■ WORK REQUIRED: Write out the records once more, exactly, and keep any image out.

■ DATASET RECORDS:
----------------

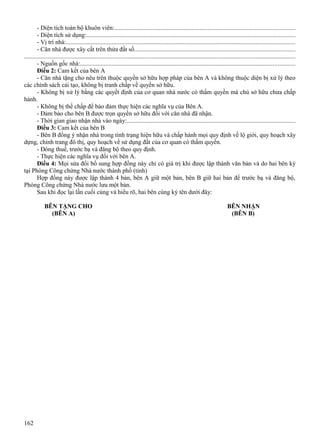 - Diện tích toàn bộ khuôn viên:..................................................................................................................
- Diện tích sử dụng:....................................................................................................................................
- Vị trí nhà:.................................................................................................................................................
- Căn nhà được xây cất trên thửa đất số......................................................................................................
............................................................................................................................................................................
- Nguồn gốc nhà:........................................................................................................................................
Điều 2: Cam kết của bên A
- Căn nhà tặng cho nêu trên thuộc quyền sở hữu hợp pháp của bên A và không thuộc diện bị xử lý theo
các chính sách cải tạo, không bị tranh chấp về quyền sở hữu.
- Không bị xử lý bằng các quyết định của cơ quan nhà nước có thẩm quyền mà chủ sở hữu chưa chấp
hành.
- Không bị thế chấp để bảo đảm thực hiện các nghĩa vụ của Bên A.
- Đảm bảo cho bên B được trọn quyền sở hữu đối với căn nhà đã nhận.
- Thời gian giao nhận nhà vào ngày:...........................................................................................................
Điều 3: Cam kết của bên B
- Bên B đồng ý nhận nhà trong tình trạng hiện hữu và chấp hành mọi quy định về lộ giới, quy hoạch xây
dựng, chỉnh trang đô thị, quy hoạch về sử dụng đất của cơ quan có thẩm quyền.
- Đóng thuế, trước bạ và đăng bộ theo quy định.
- Thực hiện các nghĩa vụ đối với bên A.
Điều 4: Mọi sửa đổi bổ sung hợp đồng này chỉ có giá trị khi được lập thành văn bản và do hai bên ký
tại Phòng Công chứng Nhà nước thành phố (tỉnh)
Hợp đồng này được lập thành 4 bản, bên A giữ một bản, bên B giữ hai bản để trước bạ và đăng bộ,
Phòng Công chứng Nhà nước lưu một bản.
Sau khi đọc lại lần cuối cùng và hiểu rõ, hai bên cùng ký tên dưới đây:
BÊN TẶNG CHO
(BÊN A)

162

BÊN NHẬN
(BÊN B)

----------------

■ RESULT FOR THIS EXERCISE:
 - Diện tích toàn bộ khuôn viên:..................................................................................................................
- Diện tích sử dụng:....................................................................................................................................
- Vị trí nhà:.................................................................................................................................................
- Căn nhà được xây cất trên thửa đất số......................................................................................................
............................................................................................................................................................................
- Nguồn gốc nhà:........................................................................................................................................
Điều 2: Cam kết của bên A
- Căn nhà tặng cho nêu trên thuộc quyền sở hữu hợp pháp của bên A và không thuộc diện bị xử lý theo
các chính sách cải tạo, không bị tranh chấp về quyền sở hữu.
- Không bị xử lý bằng các quyết định của cơ quan nhà nước có thẩm quyền mà chủ sở hữu chưa chấp
hành.
- Không bị thế chấp để bảo đảm thực hiện các nghĩa vụ của Bên A.
- Đảm bảo cho bên B được trọn quyền sở hữu đối với căn nhà đã nhận.
- Thời gian giao nhận nhà vào ngày:...........................................................................................................
Điều 3: Cam kết của bên B
- Bên B đồng ý nhận nhà trong tình trạng hiện hữu và chấp hành mọi quy định về lộ giới, quy hoạch xây
dựng, chỉnh trang đô thị, quy hoạch về sử dụng đất của cơ quan có thẩm quyền.
- Đóng thuế, trước bạ và đăng bộ theo quy định.
- Thực hiện các nghĩa vụ đối với bên A.
Điều 4: Mọi sửa đổi bổ sung hợp đồng này chỉ có giá trị khi được lập thành văn bản và do hai bên ký
tại Phòng Công chứng Nhà nước thành phố (tỉnh)
Hợp đồng này được lập thành 4 bản, bên A giữ một bản, bên B giữ hai bản để trước bạ và đăng bộ,
Phòng Công chứng Nhà nước lưu một bản.
Sau khi đọc lại lần cuối cùng và hiểu rõ, hai bên cùng ký tên dưới đây:
BÊN TẶNG CHO
(BÊN A)

162

BÊN NHẬN
(BÊN B)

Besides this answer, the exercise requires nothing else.